### ABOUT THIS EXERCISE
For every line of the material below, check for the string "africana" and return the line if it is there.
********
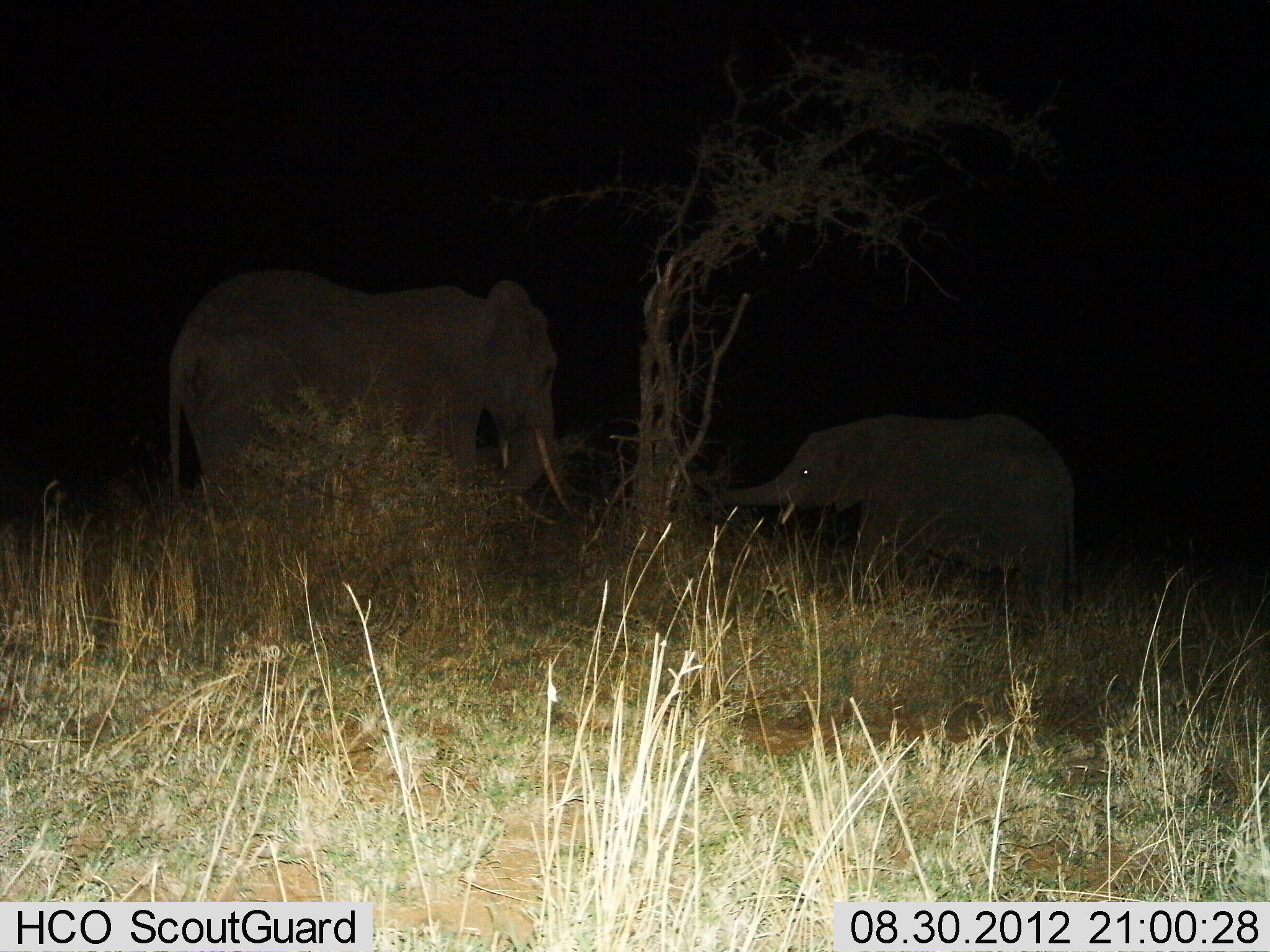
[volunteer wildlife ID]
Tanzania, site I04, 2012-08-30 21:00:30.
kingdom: Animalia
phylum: Chordata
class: Mammalia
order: Proboscidea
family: Elephantidae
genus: Loxodonta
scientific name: Loxodonta africana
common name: african bush elephant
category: elephant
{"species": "elephant (african bush elephant) (Loxodonta africana)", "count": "2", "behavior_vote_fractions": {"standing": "90%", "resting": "0%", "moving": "0%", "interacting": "10%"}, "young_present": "90%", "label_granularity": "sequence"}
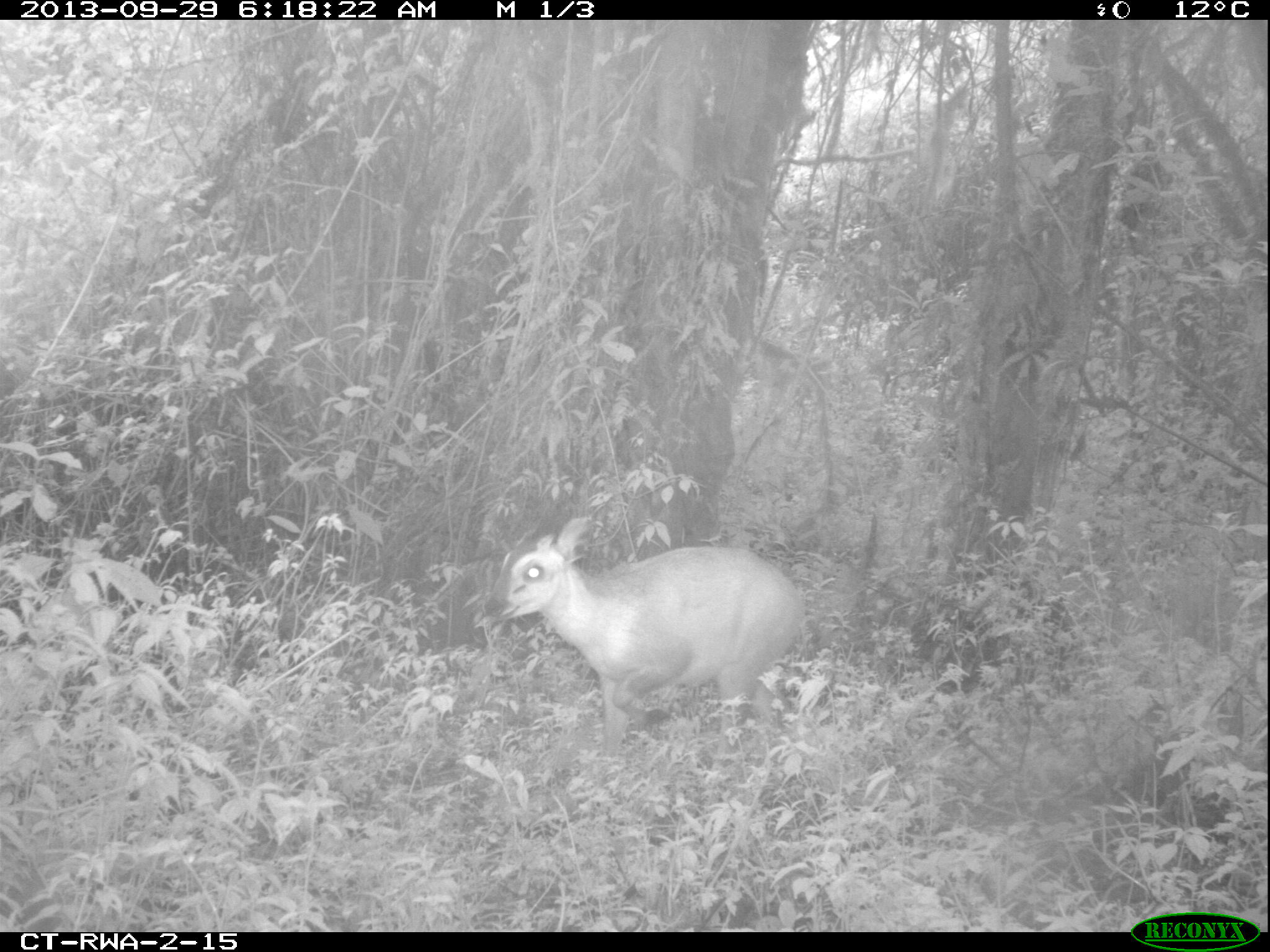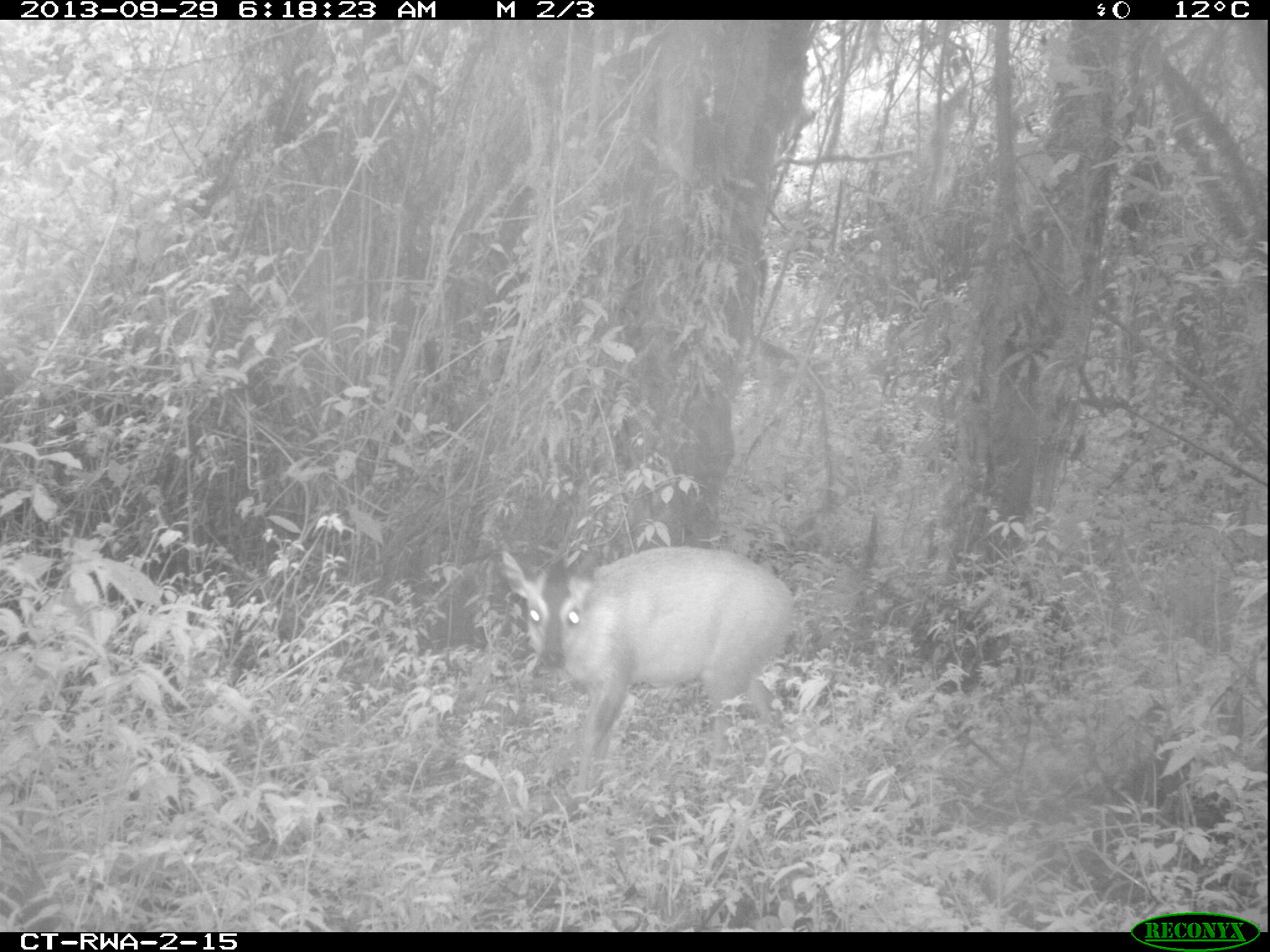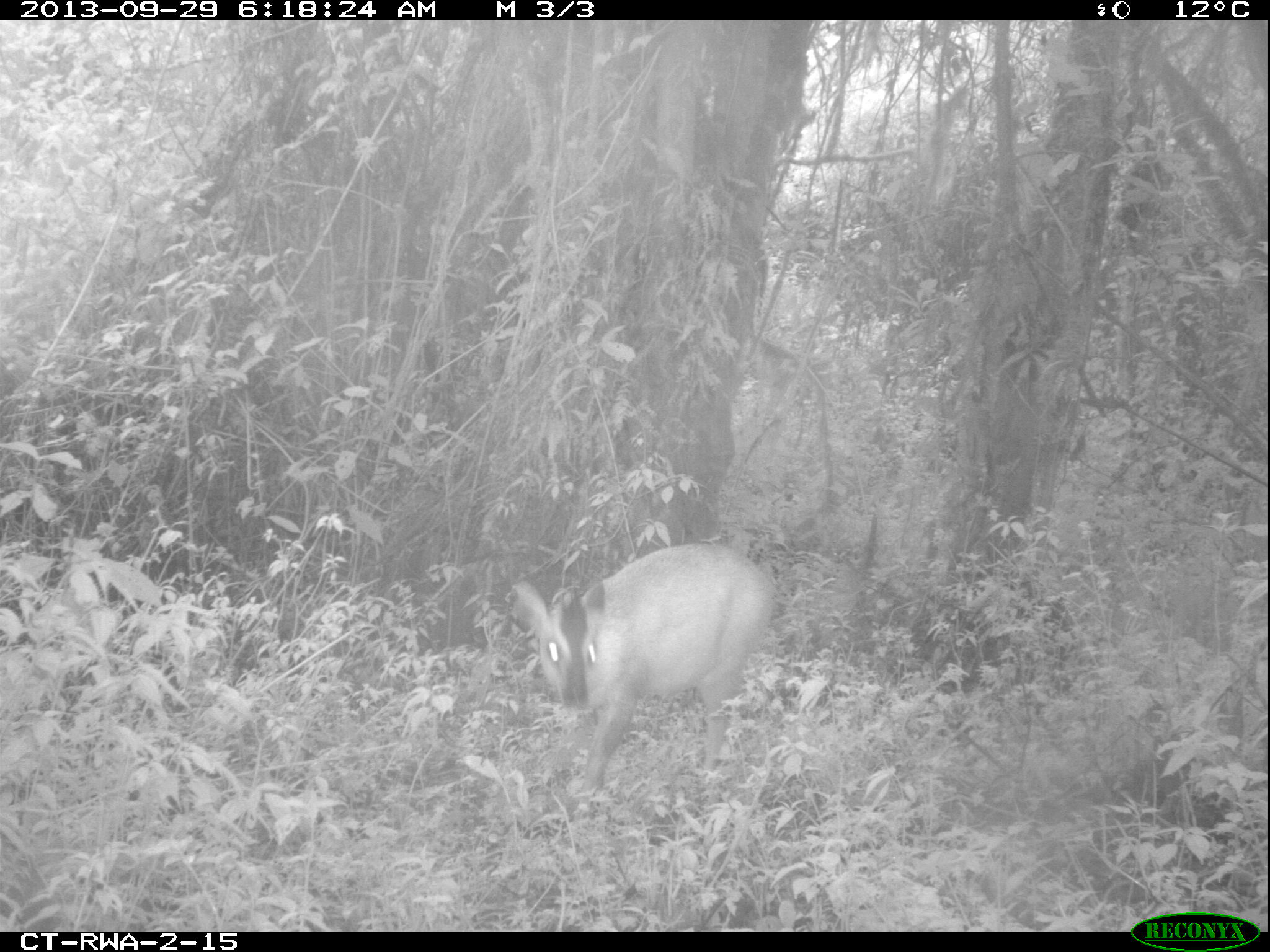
********
### TASK ANSWER
scientific name: Loxodonta africana
{"species": "elephant (african bush elephant) (Loxodonta africana)", "count": "2", "behavior_vote_fractions": {"standing": "90%", "resting": "0%", "moving": "0%", "interacting": "10%"}, "young_present": "90%", "label_granularity": "sequence"}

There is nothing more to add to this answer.